『ザ・ノンフィクション』「日本には住めない」56歳男と「帰国できない」68歳男「黄昏れてフィリピン~借金から逃れた脱出老人~」
NHKの金曜夜の人気ドキュメント番組『ドキュメント72時間』に対し、こちらも根強いファンを持つ日曜昼のドキュメント『ザ・ノンフィクション』(フジテレビ系)。5月26日放送のテーマは「黄昏れてフィリピン ~借金から逃れた脱出老人」。フィリピンクラブに入れ上げ借金を作りフィリピンへ「逃亡」した2人の日本人男性のその後を追う。
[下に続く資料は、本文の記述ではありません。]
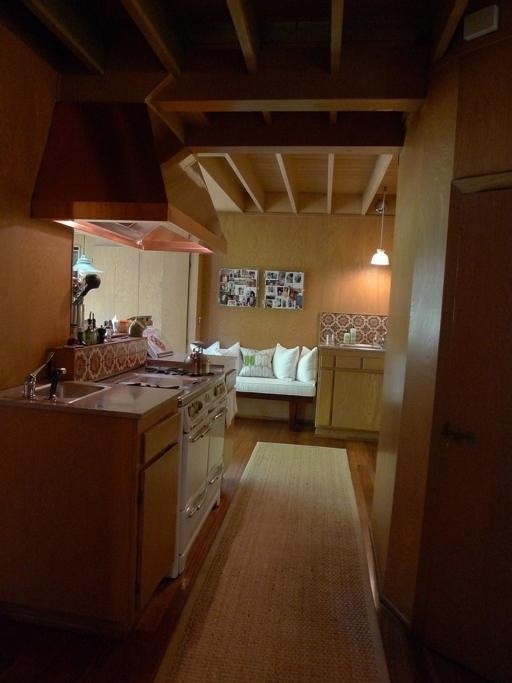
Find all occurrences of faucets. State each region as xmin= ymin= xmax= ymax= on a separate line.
xmin=374 ymin=333 xmax=386 ymax=343
xmin=49 ymin=368 xmax=67 ymax=398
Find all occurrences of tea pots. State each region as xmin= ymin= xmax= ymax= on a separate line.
xmin=184 ymin=342 xmax=212 ymax=375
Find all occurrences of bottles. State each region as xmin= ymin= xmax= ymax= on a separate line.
xmin=343 ymin=325 xmax=357 ymax=345
xmin=70 ymin=312 xmax=129 ymax=347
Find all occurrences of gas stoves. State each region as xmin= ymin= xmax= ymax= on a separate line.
xmin=96 ymin=366 xmax=228 ymax=434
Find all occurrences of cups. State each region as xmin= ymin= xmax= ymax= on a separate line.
xmin=325 ymin=334 xmax=335 ymax=346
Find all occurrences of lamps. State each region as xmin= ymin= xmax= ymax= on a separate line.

あらすじ:フィリピンで家族を持った56歳と、家もなく帰国すらできない68歳
フィリピンクラブで借金を作り、フィリピンに逃げた二人の日本人。56歳のマナブは、フィリピン人の内縁の妻(25歳)と暮らし一児をもうける。しかし生活はギリギリで、妻が住み込みのメイド職に就いたため、家族と暮らせる時間は少ない。一方、68歳のサダオは家も持たず、自動車工場の呼び込みの仕事で、その日暮らしを続ける。雇用主の助言から、帰国を目標に日本大使館へ掛け合ったところ、帰りの航空券(約6万円)を用意できれば、パスポート失効後の不法滞在分の罰金は不問にすると言われる。一時は、上野公園の桜の話をするなど、帰国への希望を見せたサダオだが、金銭負担のめどが立たず、断念してしまう。
陽キャなマナブと陰キャなサダオを分けるもの
今回二人の日本人が出てくる。マナブ(56)とサダオ(68)。フィリピンクラブで身を持ち崩し、借金地獄から逃れるためにフィリピンへ移り住んだ経緯は共通しているが、二人の雰囲気はまったく異なる。明るい「陽キャ(陽気なキャラクター)」がマナブ。暗い「陰キャ(陰気なキャラクター)」がサダオだ。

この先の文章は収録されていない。